The Eel River feeds into Russell Mill Pond.

Enos said he favors continuing discharging treated wastewater into the harbor, provided that it would be as clean as the water Boston now discharges into the ocean. That would require additional purification.

“Plymouth relies heavily on its aquifer,” Enos said, explaining why he questions whether treated wastewater should be discharged at Camelot Park. “I would err on the side of not damaging our drinking water.”

Forbes, a former environmental engineer with the Air Force who co-owns Independent Fermentations Brewing, near the water treatment plant at Camelot Park, said she has a slight preference for continuing to discharge treated wastewater into the ocean.

Watkins said he has been testing water quality in Plymouth’s ponds. He has degrees in chemistry and earth and planetary sciences from Tulane University and the Massachusetts Institute of Technology. He also chairs the Plymouth Land Use and Acquisition Committee. He promised to follow the science in deciding which option is better.

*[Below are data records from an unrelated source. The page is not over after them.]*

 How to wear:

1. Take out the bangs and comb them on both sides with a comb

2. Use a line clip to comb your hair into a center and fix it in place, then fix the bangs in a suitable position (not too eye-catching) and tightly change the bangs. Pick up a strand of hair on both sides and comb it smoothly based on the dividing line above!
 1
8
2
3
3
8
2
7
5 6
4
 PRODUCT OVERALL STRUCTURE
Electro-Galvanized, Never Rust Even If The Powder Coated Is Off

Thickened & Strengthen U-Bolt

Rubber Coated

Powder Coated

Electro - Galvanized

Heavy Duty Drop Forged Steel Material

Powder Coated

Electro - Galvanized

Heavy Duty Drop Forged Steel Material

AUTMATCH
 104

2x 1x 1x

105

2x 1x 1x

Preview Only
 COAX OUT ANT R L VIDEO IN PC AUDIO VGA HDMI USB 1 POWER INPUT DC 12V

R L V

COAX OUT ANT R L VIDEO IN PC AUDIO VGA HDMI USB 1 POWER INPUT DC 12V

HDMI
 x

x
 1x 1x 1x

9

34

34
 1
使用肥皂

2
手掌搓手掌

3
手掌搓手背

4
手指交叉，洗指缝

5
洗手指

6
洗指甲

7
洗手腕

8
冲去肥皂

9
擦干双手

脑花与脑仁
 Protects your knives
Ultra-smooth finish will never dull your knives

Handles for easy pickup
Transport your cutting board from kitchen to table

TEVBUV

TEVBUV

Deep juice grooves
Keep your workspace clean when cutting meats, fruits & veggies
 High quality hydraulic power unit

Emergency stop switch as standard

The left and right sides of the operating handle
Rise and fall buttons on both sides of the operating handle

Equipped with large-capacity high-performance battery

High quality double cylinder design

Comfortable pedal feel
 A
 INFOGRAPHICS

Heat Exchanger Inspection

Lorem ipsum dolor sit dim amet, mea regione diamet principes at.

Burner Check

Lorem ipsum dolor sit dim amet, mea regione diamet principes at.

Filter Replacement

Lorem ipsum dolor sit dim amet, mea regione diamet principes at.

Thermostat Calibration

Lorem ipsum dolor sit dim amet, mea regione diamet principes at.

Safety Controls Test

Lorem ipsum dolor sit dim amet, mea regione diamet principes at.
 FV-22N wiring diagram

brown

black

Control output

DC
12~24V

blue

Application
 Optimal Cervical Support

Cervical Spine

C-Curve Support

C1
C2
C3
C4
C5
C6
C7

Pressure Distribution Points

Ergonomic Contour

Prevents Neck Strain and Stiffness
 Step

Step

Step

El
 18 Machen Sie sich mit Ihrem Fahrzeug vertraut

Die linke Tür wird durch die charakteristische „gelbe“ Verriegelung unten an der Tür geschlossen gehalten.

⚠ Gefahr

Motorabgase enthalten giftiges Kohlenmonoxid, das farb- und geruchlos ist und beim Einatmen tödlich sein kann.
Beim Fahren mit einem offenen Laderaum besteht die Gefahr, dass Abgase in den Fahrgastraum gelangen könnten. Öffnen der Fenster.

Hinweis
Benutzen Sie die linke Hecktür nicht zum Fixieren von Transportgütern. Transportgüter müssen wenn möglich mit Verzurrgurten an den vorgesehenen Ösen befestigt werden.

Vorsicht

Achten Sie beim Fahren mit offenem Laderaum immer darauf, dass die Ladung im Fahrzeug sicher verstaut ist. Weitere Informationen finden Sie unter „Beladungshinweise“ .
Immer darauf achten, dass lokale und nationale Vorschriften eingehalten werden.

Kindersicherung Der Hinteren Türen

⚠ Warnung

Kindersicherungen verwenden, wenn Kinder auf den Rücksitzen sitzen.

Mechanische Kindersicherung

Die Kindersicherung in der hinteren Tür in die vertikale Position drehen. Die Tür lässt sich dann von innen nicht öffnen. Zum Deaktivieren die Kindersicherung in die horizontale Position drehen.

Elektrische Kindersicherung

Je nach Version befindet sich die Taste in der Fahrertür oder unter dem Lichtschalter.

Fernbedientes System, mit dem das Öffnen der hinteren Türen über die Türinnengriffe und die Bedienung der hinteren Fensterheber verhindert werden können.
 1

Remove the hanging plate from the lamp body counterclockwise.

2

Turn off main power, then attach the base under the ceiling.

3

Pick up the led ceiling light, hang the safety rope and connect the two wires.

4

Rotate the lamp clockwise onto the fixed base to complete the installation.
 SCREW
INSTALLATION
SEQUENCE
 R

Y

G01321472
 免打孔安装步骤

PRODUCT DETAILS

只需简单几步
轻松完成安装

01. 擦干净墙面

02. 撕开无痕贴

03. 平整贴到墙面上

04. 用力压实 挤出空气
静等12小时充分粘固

The advisory committee will remain active as long as the Massachusetts Department of Environmental Protection is reviewing Plymouth’s proposal to reroute most of the treated wastewater. It is not clear how long that process will take. The committee will be dissolved once it has made its final recommendations to the Select Board.

The board has the option of naming a seventh member of the committee, potentially one of its own, to chair the committee, but did not exercise that option Tuesday.